TO CELEBRATE THE UPCOMING RELEASE OF OUR 107TH 33/13 ON BEAT HAPPENING, WE’RE PLEASED TO BRING YOU THE VERY FIRST INSTALLMENT OF BEAT HAPPENING WEEK BY AUTHOR BRYAN PARKER !
Shortly after I moved to Austin, TX for university in 2001, I began to frequent the now defunct record store 33 Degrees north of campus, where Phil Waldorf (who’s now a partner in Dead Oceans/Secretly Canadian) sold me CDs and kept me headed in the right direction.
It was in that store that I picked up a curious and slim CD from an end cap. It wasn’t a jewel case, a fact that immediately piqued my interest. The album cover featured an illustration of an elephant in a nighttime forest turned sideways. The trees were oddly rudimentary, but I loved the drawing at once. I flipped the case over to find different sizes of handwriting delineating the album’s twenty songs. And there, at the bottom center, was the K, surrounded by a crude shield.
After that, the K kept appearing on albums I liked—not only on records by Beck and Modest Mouse, but also lesser-known artists I found as I dug deeper into music coming out of the independent underground—early recordings by Mirah, The Blow, and Karl Blau. Around 2004, my then girlfriend made me a mix CD—still likely the best mix I’ve ever received—which not only featured songs by great bands like Big Star and New Order but also leaned heavily on twee pop and included Beat Happening’s track “fourteen.”

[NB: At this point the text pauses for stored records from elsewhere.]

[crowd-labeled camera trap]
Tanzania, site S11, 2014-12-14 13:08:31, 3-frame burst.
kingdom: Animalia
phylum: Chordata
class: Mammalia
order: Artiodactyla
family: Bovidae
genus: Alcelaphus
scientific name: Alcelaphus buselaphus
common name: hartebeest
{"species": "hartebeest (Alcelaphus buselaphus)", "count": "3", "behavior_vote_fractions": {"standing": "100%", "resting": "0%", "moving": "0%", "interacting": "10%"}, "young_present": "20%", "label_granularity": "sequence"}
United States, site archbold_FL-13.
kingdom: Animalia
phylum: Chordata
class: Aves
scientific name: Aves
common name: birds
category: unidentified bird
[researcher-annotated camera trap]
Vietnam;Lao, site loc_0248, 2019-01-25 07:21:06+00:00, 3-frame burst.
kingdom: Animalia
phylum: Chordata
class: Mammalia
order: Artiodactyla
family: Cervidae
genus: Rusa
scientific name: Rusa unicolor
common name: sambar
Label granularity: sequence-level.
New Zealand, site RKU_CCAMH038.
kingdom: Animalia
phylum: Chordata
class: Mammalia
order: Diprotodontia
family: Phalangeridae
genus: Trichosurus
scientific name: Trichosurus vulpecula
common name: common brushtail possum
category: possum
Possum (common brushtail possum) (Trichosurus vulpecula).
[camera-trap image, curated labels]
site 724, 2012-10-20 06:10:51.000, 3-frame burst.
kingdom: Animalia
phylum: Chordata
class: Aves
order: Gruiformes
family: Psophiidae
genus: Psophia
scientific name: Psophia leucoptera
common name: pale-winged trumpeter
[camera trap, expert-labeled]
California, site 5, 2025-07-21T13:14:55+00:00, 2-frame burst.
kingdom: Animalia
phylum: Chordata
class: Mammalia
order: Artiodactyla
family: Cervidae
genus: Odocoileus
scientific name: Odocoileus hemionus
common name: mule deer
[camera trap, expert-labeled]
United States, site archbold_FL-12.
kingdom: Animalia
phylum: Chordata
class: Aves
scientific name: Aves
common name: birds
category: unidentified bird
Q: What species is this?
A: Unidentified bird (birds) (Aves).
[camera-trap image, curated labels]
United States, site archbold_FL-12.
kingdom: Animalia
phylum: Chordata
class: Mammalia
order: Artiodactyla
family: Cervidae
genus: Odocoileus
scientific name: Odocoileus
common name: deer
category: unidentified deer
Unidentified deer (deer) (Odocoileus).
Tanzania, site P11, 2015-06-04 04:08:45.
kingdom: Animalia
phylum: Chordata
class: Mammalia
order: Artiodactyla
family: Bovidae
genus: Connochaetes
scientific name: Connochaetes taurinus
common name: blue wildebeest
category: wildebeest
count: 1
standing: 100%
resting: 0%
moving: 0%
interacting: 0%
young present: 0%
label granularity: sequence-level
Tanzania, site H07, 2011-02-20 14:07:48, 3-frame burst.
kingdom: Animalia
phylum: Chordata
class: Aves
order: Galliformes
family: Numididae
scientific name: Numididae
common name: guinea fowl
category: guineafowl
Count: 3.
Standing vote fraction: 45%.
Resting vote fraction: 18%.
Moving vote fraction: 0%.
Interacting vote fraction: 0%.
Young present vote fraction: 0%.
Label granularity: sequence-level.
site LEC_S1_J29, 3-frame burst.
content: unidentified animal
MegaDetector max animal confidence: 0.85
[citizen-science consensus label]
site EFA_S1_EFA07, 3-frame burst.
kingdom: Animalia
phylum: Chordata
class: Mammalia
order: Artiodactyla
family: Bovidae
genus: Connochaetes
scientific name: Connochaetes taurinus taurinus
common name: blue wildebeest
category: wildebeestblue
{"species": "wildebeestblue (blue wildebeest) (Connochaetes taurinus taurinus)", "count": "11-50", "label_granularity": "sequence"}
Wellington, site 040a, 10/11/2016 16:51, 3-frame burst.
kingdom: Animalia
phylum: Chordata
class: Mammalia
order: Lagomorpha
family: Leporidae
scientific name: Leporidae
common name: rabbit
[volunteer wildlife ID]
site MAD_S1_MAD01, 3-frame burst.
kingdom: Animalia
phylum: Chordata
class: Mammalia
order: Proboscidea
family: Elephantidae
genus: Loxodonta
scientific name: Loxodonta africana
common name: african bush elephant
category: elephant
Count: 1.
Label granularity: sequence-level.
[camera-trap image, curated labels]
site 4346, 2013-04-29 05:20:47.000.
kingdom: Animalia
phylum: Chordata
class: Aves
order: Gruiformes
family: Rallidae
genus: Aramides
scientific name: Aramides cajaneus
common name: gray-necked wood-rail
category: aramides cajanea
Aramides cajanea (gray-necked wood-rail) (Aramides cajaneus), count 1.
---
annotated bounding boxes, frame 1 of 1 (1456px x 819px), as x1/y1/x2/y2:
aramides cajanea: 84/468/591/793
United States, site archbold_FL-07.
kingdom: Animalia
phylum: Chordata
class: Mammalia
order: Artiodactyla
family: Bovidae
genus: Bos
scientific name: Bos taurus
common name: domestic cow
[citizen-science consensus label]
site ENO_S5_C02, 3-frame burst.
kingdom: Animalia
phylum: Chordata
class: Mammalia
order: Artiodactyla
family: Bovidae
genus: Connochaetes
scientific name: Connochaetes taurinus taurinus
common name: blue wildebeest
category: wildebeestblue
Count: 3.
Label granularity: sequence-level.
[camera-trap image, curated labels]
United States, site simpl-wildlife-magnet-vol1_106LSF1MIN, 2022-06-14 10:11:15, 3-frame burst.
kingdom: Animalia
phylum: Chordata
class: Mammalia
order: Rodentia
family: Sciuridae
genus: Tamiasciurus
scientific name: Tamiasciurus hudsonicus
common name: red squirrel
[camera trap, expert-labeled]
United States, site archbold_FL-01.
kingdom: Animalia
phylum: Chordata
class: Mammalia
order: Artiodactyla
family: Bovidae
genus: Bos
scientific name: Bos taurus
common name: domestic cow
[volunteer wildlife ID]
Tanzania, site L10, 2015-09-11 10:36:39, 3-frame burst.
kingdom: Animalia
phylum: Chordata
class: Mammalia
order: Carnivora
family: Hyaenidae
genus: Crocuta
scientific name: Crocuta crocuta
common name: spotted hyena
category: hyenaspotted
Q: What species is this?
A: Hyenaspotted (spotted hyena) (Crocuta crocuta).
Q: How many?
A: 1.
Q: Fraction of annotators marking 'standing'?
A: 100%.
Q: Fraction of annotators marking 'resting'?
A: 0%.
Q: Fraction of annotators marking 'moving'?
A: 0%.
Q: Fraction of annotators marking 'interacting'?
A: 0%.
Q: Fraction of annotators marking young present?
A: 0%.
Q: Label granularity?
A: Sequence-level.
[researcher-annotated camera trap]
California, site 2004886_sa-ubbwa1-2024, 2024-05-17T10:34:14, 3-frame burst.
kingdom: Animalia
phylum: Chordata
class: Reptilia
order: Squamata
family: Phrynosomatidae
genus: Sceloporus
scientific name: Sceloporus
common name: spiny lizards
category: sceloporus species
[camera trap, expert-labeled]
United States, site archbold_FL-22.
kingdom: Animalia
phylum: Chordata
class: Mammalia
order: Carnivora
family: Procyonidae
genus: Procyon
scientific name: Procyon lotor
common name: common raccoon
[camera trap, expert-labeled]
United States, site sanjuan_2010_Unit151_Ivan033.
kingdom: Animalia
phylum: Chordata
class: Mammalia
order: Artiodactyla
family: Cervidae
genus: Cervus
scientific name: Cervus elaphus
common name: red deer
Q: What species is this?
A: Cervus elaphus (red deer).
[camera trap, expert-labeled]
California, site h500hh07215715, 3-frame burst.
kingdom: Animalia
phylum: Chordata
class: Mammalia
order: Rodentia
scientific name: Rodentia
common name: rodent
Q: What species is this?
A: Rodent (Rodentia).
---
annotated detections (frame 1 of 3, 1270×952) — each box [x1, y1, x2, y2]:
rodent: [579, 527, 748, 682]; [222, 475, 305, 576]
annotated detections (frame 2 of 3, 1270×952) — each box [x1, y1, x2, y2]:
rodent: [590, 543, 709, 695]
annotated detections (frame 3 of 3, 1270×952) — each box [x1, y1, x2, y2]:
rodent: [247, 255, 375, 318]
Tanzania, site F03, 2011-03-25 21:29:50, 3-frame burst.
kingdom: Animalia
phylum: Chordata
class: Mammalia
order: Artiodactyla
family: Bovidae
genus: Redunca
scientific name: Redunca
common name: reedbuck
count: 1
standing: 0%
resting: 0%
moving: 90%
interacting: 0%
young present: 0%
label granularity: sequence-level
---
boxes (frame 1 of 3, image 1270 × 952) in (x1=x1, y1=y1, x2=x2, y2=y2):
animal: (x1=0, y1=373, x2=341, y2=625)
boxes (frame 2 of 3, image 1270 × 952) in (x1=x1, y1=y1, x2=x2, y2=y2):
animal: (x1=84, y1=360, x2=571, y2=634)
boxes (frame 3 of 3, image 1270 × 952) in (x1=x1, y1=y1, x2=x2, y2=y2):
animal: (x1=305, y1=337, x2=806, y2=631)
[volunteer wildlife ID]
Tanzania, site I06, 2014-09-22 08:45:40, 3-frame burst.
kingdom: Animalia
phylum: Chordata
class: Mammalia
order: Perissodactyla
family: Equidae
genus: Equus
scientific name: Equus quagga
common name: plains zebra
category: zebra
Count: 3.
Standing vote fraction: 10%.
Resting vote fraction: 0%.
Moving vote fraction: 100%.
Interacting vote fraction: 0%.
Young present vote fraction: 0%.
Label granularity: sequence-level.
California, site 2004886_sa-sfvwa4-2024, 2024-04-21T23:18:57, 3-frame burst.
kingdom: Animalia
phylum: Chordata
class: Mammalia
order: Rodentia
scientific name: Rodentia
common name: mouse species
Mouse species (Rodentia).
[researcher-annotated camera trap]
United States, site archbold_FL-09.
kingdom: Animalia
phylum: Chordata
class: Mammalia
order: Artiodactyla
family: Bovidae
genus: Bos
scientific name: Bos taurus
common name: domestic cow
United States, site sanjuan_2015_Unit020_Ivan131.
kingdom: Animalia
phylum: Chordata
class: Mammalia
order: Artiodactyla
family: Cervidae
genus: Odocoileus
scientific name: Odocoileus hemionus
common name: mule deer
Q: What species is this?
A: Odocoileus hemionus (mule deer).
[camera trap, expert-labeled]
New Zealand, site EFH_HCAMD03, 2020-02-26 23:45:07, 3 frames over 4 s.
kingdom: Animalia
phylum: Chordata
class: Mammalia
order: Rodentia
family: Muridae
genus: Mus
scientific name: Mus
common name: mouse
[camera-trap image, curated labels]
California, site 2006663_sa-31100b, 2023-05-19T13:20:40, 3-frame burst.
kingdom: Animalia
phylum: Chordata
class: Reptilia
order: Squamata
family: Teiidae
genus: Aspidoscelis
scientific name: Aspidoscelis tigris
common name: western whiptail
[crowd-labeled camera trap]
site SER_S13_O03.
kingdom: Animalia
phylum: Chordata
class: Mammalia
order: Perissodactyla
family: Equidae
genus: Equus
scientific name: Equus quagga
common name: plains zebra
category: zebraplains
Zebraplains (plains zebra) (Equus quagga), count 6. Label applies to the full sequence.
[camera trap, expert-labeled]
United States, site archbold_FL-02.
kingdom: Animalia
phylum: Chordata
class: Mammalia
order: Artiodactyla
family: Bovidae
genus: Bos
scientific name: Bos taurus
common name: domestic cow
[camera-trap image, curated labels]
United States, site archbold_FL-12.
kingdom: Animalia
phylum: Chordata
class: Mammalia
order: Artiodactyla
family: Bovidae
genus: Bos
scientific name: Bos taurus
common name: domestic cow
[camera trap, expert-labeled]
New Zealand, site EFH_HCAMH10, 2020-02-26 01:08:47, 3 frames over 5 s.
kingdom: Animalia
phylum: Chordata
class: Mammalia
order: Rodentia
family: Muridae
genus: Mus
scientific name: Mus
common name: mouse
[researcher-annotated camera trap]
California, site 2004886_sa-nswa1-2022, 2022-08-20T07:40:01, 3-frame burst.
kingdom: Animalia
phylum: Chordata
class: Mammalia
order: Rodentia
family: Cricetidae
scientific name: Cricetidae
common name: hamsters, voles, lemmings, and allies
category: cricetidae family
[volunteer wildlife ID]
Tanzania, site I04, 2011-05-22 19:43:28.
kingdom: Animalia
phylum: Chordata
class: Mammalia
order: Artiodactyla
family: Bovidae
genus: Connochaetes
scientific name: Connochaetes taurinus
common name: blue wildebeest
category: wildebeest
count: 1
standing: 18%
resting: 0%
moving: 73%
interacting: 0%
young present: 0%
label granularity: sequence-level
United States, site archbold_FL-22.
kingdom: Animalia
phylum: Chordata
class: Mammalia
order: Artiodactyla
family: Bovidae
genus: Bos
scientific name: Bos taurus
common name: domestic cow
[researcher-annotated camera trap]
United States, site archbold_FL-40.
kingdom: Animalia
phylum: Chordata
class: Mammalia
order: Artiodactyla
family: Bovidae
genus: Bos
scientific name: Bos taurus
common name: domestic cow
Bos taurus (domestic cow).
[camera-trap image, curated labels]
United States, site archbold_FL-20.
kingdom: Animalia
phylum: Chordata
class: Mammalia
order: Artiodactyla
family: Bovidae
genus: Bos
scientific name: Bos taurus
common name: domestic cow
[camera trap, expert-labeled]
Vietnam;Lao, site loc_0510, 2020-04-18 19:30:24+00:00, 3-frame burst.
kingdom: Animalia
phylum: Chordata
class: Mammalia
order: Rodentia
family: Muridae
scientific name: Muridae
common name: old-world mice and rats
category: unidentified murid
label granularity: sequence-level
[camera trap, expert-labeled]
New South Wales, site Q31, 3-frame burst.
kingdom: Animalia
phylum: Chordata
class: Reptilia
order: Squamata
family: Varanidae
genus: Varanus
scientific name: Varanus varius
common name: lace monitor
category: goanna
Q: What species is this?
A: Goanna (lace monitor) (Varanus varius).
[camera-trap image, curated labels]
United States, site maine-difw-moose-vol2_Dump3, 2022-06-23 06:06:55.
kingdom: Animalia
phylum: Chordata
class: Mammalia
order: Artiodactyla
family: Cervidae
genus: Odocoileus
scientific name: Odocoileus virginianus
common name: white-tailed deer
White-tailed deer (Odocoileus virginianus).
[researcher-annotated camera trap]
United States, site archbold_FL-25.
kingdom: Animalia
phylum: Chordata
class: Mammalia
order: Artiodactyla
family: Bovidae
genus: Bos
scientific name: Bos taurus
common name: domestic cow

It likely took months before I worked my way through all the artists and songs on the CD, meticulously researching the albums from which the songs derived, the bands’ discographies, and related artists. This was the era of long hours of listening to albums on discmans set up in used CD stores and researching via web forums. I remember that I listened to the mix enough to have completely internalized the song’s bouncing lyrics—“We were wearin’ our pajamas / We were eatin’ some bananas / I wanna tell you how / I wanna be your pal”—long before I grasped Beat Happening’s place in this thing called K with which I was already loosely familiar.
Eventually pieces began to fall into place, and my admiration for the work of Beat Happening grew with each little discovery. In fact, through my roles as a writer, researcher, and pop culture historian, I’ve found some kinship in conversations with Calvin. He has discussed always wanting to find the original any time he learns a song is a cover. I can relate to this line of thinking. I’ve never been satisfied to hear a song in isolation on the radio or in a random friend’s car or in a café; I always need to know more. A little bit of digging always turns up a new path to follow and then another. Ultimately, I guess it’s that kind of digging that led me to want to write a book about a band that I believe deserves an entry in the pages of music history.
The work of cataloguing music’s history should concern documenting not only popular bands that garner fame but also bands that quietly expand our notions of art and inform artists who follow. Beat Happening operated as progenitors in just this way by proving that one could make music by oneself, without credentials, without restriction, and without following cultural guidelines. It was the ethos they endowed rather than a sound—a contribution that lasts forever rather than the course of one musical trend. Many see K’s roster as terribly disparate, but the label’s discography is cohesive in that the artists all remain wholly committed to an artistic vision and are willing to take risks. Beat Happening had everything to do with Phil Elverum’s band The Microphones. Phil himself has remarked that being granted the basic premise that one could “do whatever” created the space that made his art possible.
Even that music industry juggernaut Nirvana owes something to Beat Happening and K Records. Music writers have noted the Beatles’ indisputable influence on Nirvana, and while this remains true, the model that embodied the simplicity of pop in Kurt’s own community was Beat Happening, who also served as an example to young musicians that making music was a tangible reality and not just some distant dream relegated to the sounds mysteriously engraved in grooves of vinyl. Coupled, these two truths clearly informed Kurt Cobain’s music. Need proof? Look no further than the K Records tattoo on Kurt’s left forearm. Of course, in my book, Nirvana is, as here, mentioned only briefly and peripherally; I want to live in a world where Nirvana is the footnote to Beat Happening, not the other way around.
It’s a little bewildering that a little band from Olympia, Washington started a project that made waves that have touched so many people. Phil Elverum, Kurt Cobain, me, all of us—hanging out in the house of K. The network Beat Happening and K Records spawned echoes the essential and indefinable quality of music itself. It might sound cheesy, but music for me has been this expansive net that has ensnared a vast range of people, places, and experiences, holding us all together in some way. I can’t help but be thankful for all of the people and occurrences along the way. So, thanks, Calvin, Bret, and Heather; Phil Waldorf and Phil Elverum; 33 Degrees; Austin, TX; Mirah; Khaela; Mariella Luz; Olympia, WA; Ally Jane Grossan; David Barker; 33 1/3; and everything connected to everything else.